Toskana, Puglia, Sicilya; her biri binlerce ziyaretçi çekiyor. Turist sadece manzara değil, lezzet, deneyim, hikâye satın alıyor.
Türkiye’de de bu potansiyel var: Urla Bağ Yolu, Şirince, Kapadokya bağları, Bozcaada, Güneydoğu mutfağı. Ama hâlâ bütüncül bir turizm-gastronomi planı eksik. Dağınık, bireysel, kısa soluklu girişimlerle yürüyor.
Sürdürülebilir ve entegre bir modeli ülkece henüz tam olarak oturtmuş değiliz. İtalya, ülkece bunu topyekûn uyguluyor.
Aynı deniz, farklı lezzet…
Akdeniz’i, yani aynı denizi paylaşıyor. Zeytin aynı güneşte büyüyor. Ama İtalya bu zeytini şişeliyor, hikâyelendiriyor, dünyaya en yüksek fiyatla sunuyor. Türkiye ise üretmekle övünüyor buna karşın markalaşmakta eksik kalıyor.
Bugün Türkiye, Ege’den Akdeniz’e, Trakya’dan Güneydoğu’ya kadar eşsiz bir ürün çeşitliliğine sahip. Artık mesele sadece üretmek değil, bu ürünleri dünyaya hikâyesi, markası ve ambalajıyla satmak.
Bu sofrada Türkiye’nin yeri hazır. Ama o sandalyeyi doldurmak için cesur bir vizyon, güçlü bir birliktelik ve stratejik bir plan gerekiyor
‘Akdeniz Sofrası’na nasıl otururuz?
Türkiye tarımsal üretimde güçlü ama markalaşmada hâlâ geride.
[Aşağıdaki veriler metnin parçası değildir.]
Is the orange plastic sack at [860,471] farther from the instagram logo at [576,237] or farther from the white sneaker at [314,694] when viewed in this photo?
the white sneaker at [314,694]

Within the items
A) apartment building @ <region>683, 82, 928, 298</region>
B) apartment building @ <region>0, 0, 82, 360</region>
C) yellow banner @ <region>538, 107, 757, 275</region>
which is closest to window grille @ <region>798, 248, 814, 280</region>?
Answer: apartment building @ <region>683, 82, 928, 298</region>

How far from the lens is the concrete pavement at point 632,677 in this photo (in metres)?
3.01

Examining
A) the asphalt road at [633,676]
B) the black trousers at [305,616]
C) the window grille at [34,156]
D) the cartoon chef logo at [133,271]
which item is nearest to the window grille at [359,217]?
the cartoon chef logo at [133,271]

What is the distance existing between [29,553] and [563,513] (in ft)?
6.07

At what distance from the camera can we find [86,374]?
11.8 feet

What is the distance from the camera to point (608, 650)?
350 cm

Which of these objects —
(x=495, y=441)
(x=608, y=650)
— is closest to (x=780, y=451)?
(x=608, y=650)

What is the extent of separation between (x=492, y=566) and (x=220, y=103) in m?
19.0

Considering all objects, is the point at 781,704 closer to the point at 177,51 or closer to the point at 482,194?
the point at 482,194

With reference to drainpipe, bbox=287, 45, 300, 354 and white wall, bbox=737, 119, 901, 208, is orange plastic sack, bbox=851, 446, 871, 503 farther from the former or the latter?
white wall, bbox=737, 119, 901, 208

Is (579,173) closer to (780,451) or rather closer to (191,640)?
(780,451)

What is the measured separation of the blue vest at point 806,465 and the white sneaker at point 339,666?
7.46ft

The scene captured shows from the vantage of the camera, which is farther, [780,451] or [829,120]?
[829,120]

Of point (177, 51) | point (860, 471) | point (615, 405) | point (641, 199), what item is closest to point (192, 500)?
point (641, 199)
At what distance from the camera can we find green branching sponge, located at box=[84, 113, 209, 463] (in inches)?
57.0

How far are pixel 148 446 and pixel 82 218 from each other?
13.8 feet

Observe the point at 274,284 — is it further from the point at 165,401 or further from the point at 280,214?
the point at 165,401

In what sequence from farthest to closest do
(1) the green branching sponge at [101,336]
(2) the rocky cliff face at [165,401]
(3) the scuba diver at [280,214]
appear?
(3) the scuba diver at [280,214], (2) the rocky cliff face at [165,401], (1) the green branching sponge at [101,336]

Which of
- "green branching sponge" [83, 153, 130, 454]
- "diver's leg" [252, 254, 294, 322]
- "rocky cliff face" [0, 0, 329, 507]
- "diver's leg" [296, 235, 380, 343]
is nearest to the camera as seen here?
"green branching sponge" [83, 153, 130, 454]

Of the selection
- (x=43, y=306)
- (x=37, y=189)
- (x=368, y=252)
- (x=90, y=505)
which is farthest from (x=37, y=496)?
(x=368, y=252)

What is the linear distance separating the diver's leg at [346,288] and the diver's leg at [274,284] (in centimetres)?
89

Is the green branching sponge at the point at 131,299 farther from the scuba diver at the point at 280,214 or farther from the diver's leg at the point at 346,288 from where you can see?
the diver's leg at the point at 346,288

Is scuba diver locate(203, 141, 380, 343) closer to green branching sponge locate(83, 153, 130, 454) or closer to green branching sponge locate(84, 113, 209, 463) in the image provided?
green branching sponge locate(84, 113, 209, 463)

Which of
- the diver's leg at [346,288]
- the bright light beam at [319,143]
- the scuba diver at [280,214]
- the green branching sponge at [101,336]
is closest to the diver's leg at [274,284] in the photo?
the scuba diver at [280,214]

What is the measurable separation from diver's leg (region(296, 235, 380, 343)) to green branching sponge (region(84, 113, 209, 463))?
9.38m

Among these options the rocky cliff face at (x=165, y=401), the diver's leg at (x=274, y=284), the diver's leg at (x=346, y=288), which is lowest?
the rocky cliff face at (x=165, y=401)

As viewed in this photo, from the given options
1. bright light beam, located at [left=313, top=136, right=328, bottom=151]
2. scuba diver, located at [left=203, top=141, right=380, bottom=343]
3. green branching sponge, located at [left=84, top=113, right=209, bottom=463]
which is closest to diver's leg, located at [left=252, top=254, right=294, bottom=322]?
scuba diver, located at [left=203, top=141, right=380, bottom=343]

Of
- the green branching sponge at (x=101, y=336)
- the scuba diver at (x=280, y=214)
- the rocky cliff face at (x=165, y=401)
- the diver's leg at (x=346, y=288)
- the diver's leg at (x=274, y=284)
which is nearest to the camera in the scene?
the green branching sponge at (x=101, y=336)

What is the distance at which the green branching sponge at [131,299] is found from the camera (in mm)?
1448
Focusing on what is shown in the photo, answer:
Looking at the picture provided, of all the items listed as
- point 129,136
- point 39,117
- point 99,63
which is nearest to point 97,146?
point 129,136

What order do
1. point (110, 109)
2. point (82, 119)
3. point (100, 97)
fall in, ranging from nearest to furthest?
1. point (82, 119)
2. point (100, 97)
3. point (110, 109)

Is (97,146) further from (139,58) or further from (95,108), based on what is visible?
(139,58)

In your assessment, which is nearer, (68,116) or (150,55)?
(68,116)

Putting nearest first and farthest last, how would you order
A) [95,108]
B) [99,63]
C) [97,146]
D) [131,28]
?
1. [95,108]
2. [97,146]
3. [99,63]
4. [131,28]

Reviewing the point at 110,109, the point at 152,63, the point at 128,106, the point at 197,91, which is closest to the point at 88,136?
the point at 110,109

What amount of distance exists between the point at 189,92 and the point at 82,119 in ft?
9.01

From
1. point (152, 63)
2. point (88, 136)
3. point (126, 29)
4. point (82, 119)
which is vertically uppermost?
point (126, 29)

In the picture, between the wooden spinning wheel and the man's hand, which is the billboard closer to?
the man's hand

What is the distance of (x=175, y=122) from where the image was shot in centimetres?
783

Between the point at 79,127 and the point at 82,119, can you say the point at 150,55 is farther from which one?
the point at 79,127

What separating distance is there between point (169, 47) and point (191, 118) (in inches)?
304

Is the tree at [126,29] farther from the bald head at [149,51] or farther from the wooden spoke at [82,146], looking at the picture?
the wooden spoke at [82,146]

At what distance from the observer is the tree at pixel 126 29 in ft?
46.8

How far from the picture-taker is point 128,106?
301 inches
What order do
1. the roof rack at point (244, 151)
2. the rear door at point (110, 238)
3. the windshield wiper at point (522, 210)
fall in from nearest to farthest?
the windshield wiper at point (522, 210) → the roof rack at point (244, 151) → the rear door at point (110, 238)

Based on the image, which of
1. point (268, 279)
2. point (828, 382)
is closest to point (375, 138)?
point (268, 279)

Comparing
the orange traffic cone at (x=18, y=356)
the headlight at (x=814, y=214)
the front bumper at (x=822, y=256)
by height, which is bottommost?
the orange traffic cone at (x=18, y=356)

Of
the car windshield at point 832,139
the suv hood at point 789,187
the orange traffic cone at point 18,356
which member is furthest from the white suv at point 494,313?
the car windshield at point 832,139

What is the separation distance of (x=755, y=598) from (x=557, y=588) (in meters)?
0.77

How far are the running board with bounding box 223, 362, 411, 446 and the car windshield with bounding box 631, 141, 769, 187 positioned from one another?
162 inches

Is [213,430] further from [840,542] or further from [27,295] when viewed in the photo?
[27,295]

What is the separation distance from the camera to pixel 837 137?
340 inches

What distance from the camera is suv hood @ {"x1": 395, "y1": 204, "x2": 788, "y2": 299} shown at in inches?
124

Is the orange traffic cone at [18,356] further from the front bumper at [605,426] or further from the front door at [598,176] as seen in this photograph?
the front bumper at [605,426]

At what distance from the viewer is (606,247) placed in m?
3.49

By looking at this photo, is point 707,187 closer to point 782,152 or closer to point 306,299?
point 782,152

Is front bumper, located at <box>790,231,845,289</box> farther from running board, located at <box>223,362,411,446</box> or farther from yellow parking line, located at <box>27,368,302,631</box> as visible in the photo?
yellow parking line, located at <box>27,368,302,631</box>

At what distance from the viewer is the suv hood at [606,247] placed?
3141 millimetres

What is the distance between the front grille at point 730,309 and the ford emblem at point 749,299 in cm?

Peki, biz bu ‘Akdeniz Sofrası’na nasıl otururuz? İtalya’dan öğrenilecek çok net başlıklar var:
* Güçlü üretici örgütlenmesi: Kooperatiflerin profesyonelleşmesi, markalaşmada rol alması, tek sesli tanıtım.
* Hikâye anlatımı: Ürünlerin arkasında coğrafya, aile, gelenek, tarif anlatmak.
* Coğrafi işaret ve denetim: Etkin kontrol, sahte ürünle mücadele, tutarlılık.
* Gastronomi diplomasisi: Yurt içinde tadım etkinlikleri, tadım rotaları, festivaller; yurt dışında tanıtım etkinlikleri.
* Ambalaj ve tasarım: Raflarda dünya standartlarında estetik.
* Turizm entegrasyonu: Tarım ve gastronominin turizmin lokomotifi olması.
* Kırsal kalkınma: Gençlerin köye dönüşünü teşvik eden gelir modelleri.
* Kaliteli sürdürülebilir ürün.
* Gerçek ve şeffaf veri.
* Konuyla ilgili belirlenmiş güçlü bir ülke stratejisi, yurt dışına yönelik olarak etkili bir algı yönetimi ve kapsamlı reklam çalışmaları.